## Tasks
1) Rewrite the paragraph of the tsuba forum thread that begins "I remember one day" more briefly, keeping its main facts.
2) Return the passage of the tsuba forum thread from "Please continue, sir." to "better and better...", copied word for word.
3) Resume the tsuba forum thread from where it stops.

## Document
⟨

It was actually while at art school, in 1980, that I first became aware of the Japanese tradition and the following year when I started my apprenticeship in Cape Town I was able regularly to study a small collection of tsuba that were exhibited in a museum nearby. These were all pierced and carved steel guards and the labels described them as "chiselled steel". To this day this phrase rings with some sort of enticing promise...at the time it seemed madness! The idea of working into metal like that seemed utterly magical.

 

I knew then that this is what I wanted to master but I also realised it would take a while to get to someone who could teach me so I buckled down and devoted myself to mastering the craft I was engaged in while recognising this would form the foundation of what I ultimately wanted. The rest, as they say, is history. The details are outlined in my bio on my website here if anyone's interested to read more on that aspect of things.

 

I remember one day, about halfway though my training, becoming impatient and really wanting to go to Japan as soon as possible, so I went to the Japanese Embassy to see what possibilities there might be. I met with an elderly Englishwoman ( a very genteel lady) who was extremely kind and helpful and who, when learning of my desire to study a traditional Japanese craft, was very sympathetic and went to great lengths to explain how, as a foreigner, I'd never be accepted and that I would have to practically be born into a craft family. I reckon that sort of impossible challenge was what really settled it for me. :rolleyes:

 

I should add that at that time I was also avidly training in the martial arts ( Goju Ryu karate) and studying associated philosophies and meditation and really immersing myself in the bigger cultural picture through books and study. I think that at the time I imagined I might "invent" some sort of idealised and romantic way of life/adventure. It may well have worked out that way.

Edited by ford hallam

Share this post


Link to post
Share on other sites

At the risk of interrupting, this...

 

post-748-129730415677.jpg

 

 

 

Is one of the coolest things I have ever seen.

 

Please continue, sir.

Share this post


Link to post
Share on other sites

Thanks for stepping up to this, Ford! A very insightful answer - shall we say it explains a lot? :rolleyes:

 

I see you've made a new convert in Chris Price! I'm not at all surprised, the tiger tsuba bumped several other pieces of your work out of the running for my favorite, as well. Your work just seems to get better and better...

⟩

## Dataset
⟨

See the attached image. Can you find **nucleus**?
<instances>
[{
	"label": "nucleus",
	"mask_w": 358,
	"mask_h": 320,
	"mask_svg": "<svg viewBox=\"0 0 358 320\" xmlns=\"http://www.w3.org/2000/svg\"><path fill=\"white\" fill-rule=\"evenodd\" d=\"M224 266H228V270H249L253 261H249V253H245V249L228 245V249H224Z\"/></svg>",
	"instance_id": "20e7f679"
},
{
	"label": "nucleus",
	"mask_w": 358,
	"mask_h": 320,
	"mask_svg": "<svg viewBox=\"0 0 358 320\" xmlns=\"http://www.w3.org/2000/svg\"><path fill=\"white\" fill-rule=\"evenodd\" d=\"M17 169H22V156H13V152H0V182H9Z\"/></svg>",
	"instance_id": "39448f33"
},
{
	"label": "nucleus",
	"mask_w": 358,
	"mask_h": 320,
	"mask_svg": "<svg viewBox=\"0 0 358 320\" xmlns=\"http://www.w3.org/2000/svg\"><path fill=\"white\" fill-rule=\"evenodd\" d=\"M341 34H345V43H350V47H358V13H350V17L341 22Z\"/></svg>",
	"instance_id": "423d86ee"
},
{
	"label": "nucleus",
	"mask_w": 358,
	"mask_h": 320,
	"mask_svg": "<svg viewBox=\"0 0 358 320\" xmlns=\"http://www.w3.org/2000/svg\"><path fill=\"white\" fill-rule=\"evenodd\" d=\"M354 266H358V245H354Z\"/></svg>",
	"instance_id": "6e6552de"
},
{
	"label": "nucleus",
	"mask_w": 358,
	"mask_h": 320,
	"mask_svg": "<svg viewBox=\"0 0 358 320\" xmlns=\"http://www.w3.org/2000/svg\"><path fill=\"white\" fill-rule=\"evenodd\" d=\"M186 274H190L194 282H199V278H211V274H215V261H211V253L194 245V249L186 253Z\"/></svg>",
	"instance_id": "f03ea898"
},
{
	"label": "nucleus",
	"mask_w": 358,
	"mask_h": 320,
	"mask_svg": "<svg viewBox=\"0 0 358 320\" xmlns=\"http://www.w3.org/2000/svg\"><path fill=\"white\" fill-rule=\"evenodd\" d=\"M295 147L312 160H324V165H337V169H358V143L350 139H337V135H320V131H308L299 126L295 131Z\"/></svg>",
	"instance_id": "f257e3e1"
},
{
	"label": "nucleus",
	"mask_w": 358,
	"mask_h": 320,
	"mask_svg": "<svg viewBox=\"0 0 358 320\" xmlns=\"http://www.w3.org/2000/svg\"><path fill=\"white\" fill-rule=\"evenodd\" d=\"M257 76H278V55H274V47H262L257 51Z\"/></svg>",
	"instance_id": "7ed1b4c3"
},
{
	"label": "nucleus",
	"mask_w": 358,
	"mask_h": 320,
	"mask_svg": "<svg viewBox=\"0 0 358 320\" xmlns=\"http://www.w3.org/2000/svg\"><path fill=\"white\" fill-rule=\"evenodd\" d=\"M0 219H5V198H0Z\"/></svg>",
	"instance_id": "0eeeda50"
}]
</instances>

⟩

## Final answers
1) About halfway through my training, impatient to get to Japan, I went to the Japanese Embassy to ask about possibilities. An elderly, genteel Englishwoman there was kind and sympathetic. She explained at length that as a foreigner I would never be accepted into a traditional Japanese craft and would practically have to be born into a craft family. That seemingly impossible challenge is what really settled it for me.

2)
Please continue, sir.

Share this post


Link to post
Share on other sites

Thanks for stepping up to this, Ford! A very insightful answer - shall we say it explains a lot? :rolleyes:

 

I see you've made a new convert in Chris Price! I'm not at all surprised, the tiger tsuba bumped several other pieces of your work out of the running for my favorite, as well. Your work just seems to get better and better...

3)
I know from my own work that much is influenced by my past associations, strange as those might be... :wacko:

 

Tell us, if you would, how your professional work with Japanese antiques and Japanese history colors your choices of what you make, particularly in those pieces that are not commissions - that you choose to make strictly at your own whim. Does it provide any advantage, other than perhaps the initial exposure or inspiration?

Share this post


Link to post
Share on other sites

Sorry for the delay in replying....yesterday was a bit busy in the studio.

 

This is an question I often ask myself. My initial work as a restorer, in London, was almost exclusively with Meiji period work. I was remarkably fortunate to be entrusted with some of the finest pieces that were made from that period (1868-1912). I was always hugely impressed with the technical perfection that seemed to almost be a given but what is often misunderstood about many of these these pieces, that were made for the foreign market, is that they generally didn't have any genuine aesthetic connection with the metalwork that was previously made for the Japanese market.

 

Of course there are fine examples of traditional taste that made their way into Western collections but the overall conception was to make goods that would appeal to Victorian taste, ie; quite flashy and ornate. While I still have huge respect for the technical accomplishments of these artists I found the actual art to be a bit "over the top" for my own taste....I suspect they may well have felt the same though.

 

From our perspective today it may seem strange to see how these amazing artists all but abandoned their own artistic sensibilities and attempted to adapt to their perception of foreign taste but at the time Japan was suffering a very real crisis of confidence and was being thrust rapidly into a technologically superior world with the regrettable result that much the "old ways" were considered worthless.

 

My own response to this crisis, this need to take a 1000 year old tradition and try to find some contemporary relevance as an artistic expression, has been very much shaped by what I think was a "less than successful" (I'm trying to be polite and respectful) approach when Japan first engaged with the modern world.

 

Coming from the outside I've always felt it essential to immerse myself totally in the entirety of the Japanese tradition. I needed to do this so that I might have a chance of getting a real sense of what the guiding spirit might have been....and could be again.

 

For myself I believe I've begun to understand a particular way of approaching metalwork and a particular Japanese feeling about the material. I might call it the language of the tradition. It's from this personal response to the work and tradition that I've had such and intimate experience of that my own work develops.

 

Superficially speaking Japanese art can frequently be identified by the themes and motifs that it depicts. Underneath this obvious feature there is a far more significant aesthetic language at work and it's this aspect that is available to non-Japanese artists to use without their work appearing "Japanesey" or contrived. I tend not to be too concerned with the subject matter I use, and I generally shy away from anything that is too obviously Japanese, but rather decide on subjects for the possibilities they offer in terms of how I can explore my material and techniques. There are classic subjects and themes I would still like to have a go at though. I have a feeling there's a big old dragon in finely carved steel incubating right now...he may need to be given life through my hammer and chisels in the next few years. I mean, you've got to do a dragon sometime :rolleyes:

 

I don't know if I've directly answered the question you actually asked but perhaps what I've said would better explain "where I'm coming from" :D

Share this post


Link to post
Share on other sites

If I may ask, and I hope that my terminology is correct, is the Ana (the hole that the tang of the blade fits through), and consequently the tang itself always a standard size? I see the shape is consistent, but tsuba makers probably always don't have a blade handy to mate the tsuba to when creating this funtional piece of art. Thank you.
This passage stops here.